The novel goes backward in time to the time of the awful conjunction in history of the deaths of God and love. Man would replace God with reason, an instrument of creation through death. Constructing one’s identity as a god-like creator, he sets out to exterminate a whole race to give birth to a new one, uncontaminated, unblemished, and untouched by the original sin. (e.g., Oct 2, Oct 1 / we’re getting younger). The daily routines, like eating, are emphasized to increase our knowledge of time moving backward. Soon, the tone is more optimistic because pains and difficulties caused by old age are left behind (I get to places quicker). Here is where we find the irony of the story since, perceived backward, the story is about creation instead of nihilistic destruction.

This inverted chronological order implies a reversion of history and of some traditional literary genres: science fiction and the bildungsroman novel. The point of the arrow flies back to an apocalypse set in the past, and yet, we experience the proximity of catastrophe just as if we were facing a forthcoming future. When the doctor dies, the soul is set free and takes us through the travel of his life backward, from his death to when he was born, which implies a return to a time of innocence. The irony is this path from adult to child instead of vice versa. An example of this lies in the doctor’s German name, Odilo Unverdorben, (uncorrupted, innocent in German), as if the original sin were undone at last. It is metaphorical for both the Nazi aspiration to create a pure race and, ironically, of the doctor’s inhumanity. His marriage to Irene is also another important fact to construct the protagonists’ personality (from sexual sadism and wife battering to the tenderness of the early days of the romance).

At the end of the novel, we perceive the tenderness of Odilo in his earlier days when the tears were wiped off his face with kisses rather than with a punch in the breast. The ending is the culmination of the inverted bildungsroman since the narrator proceeds to the dissolution, rather than the assertion, of the self, e.g., when talking about his father, “he will come in and kill me with his body.”

Style and Narrative Voice

  • Style: Use of oxymoronic style (contradictions), like creation=death.

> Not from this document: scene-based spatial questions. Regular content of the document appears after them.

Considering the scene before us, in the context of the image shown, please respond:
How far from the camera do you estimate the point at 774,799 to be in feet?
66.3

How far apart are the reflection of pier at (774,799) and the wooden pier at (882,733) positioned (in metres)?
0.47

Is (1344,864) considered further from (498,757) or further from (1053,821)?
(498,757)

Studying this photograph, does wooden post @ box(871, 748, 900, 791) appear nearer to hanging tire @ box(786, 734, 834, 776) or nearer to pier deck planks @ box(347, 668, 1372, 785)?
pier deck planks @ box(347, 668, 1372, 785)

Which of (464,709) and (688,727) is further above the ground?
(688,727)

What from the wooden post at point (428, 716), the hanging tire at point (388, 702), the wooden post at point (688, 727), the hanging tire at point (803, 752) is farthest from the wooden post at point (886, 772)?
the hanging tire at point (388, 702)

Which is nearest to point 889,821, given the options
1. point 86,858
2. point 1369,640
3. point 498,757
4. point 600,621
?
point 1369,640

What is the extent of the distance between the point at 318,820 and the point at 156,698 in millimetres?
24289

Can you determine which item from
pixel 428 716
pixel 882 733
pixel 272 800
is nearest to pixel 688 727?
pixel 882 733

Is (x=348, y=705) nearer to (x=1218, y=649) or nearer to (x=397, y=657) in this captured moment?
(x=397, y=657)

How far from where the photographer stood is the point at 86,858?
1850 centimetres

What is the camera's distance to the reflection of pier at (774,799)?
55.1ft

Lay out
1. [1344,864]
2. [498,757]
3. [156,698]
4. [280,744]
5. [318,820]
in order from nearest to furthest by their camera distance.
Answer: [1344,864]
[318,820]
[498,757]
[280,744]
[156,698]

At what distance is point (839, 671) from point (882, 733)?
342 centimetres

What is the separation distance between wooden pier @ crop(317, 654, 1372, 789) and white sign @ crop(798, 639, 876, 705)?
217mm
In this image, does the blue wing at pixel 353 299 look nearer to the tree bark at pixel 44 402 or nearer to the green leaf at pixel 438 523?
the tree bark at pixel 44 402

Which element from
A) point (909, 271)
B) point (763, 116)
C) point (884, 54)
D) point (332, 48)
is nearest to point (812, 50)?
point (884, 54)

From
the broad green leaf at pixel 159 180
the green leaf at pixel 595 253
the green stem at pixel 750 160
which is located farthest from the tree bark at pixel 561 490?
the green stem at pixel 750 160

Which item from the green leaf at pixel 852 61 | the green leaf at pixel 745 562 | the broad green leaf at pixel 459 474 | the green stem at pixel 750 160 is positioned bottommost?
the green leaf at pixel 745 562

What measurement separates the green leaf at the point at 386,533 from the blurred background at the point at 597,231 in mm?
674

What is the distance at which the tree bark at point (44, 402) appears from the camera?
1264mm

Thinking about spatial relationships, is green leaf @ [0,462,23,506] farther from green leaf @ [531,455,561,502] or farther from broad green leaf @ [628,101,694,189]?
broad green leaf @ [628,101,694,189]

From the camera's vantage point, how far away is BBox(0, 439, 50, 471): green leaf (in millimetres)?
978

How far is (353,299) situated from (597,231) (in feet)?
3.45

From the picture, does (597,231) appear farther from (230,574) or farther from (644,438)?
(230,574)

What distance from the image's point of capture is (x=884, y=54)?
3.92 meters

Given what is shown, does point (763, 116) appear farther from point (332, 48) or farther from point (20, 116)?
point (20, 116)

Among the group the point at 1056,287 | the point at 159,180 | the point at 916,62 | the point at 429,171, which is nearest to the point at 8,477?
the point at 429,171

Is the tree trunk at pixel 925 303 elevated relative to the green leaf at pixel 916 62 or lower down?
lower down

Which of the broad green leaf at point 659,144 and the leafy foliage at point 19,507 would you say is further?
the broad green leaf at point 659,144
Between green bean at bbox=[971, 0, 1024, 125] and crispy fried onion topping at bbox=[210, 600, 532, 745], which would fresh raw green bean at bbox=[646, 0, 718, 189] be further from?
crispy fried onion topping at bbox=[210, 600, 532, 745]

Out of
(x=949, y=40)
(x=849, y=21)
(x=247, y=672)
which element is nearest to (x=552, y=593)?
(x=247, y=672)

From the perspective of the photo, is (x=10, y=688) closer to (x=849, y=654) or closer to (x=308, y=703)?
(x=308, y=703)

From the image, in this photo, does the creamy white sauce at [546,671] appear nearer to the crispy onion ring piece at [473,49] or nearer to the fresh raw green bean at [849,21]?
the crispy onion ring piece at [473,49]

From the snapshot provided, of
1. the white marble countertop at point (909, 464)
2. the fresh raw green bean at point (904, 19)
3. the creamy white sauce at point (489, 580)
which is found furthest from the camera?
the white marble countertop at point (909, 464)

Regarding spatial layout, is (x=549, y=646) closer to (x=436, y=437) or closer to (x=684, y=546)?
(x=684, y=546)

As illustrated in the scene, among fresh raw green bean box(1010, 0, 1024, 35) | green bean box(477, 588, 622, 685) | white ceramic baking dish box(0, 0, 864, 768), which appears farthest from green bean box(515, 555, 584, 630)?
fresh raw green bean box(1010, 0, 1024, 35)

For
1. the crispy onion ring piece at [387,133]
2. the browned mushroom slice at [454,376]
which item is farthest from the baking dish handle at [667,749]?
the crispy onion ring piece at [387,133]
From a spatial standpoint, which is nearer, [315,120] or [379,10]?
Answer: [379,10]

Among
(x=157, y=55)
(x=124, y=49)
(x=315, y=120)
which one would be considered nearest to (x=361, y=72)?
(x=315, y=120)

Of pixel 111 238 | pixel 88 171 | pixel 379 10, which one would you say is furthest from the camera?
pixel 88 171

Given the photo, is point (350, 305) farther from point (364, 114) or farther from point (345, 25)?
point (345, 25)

E.g., death of Jews=their rebirth. The creation of a race, in the case of the Nazis, meant annihilation on a large scale.
  • The novel can also be considered a thriller in reverse because we are expecting something to happen when it has already happened, which can be seen by the use of will (future mood), e.g., I will know how bad the secret is.
  • We find an unreliable, intradiegetic narrator (the soul involved in the action), whose innocence and ignorance lead him most of the time to wrong interpretations, so we have to see beyond what the narrator sees.

Going back in time, we follow the protagonist through the various identities on his returning from America to his birth country. One of the most ironic facts is when the doctor miraculously resuscitates the dead Jewish people.

Questioning of Postmodernism

Amis challenges key terms such as truth, meaning, value, subjectivity, or common sense—terms that have been termed as absolute and pre-existing realities. One of Amis’ most characteristic devices is the use of a first-person narrator, who is sometimes a writer, sometimes himself as a literary persona. This allows him to include in the narrative metafictional comments that question the status of the question in times of anxiety and uncertainty. In Time’s Arrow, the narrator is not a physical person; instead, it is the soul of a Nazi doctor. Time’s Arrow deals with and subverts, in science fiction style, the historical end of the world as we know it, or rather as we fantasized it existed in a sort of prelapsarian innocence.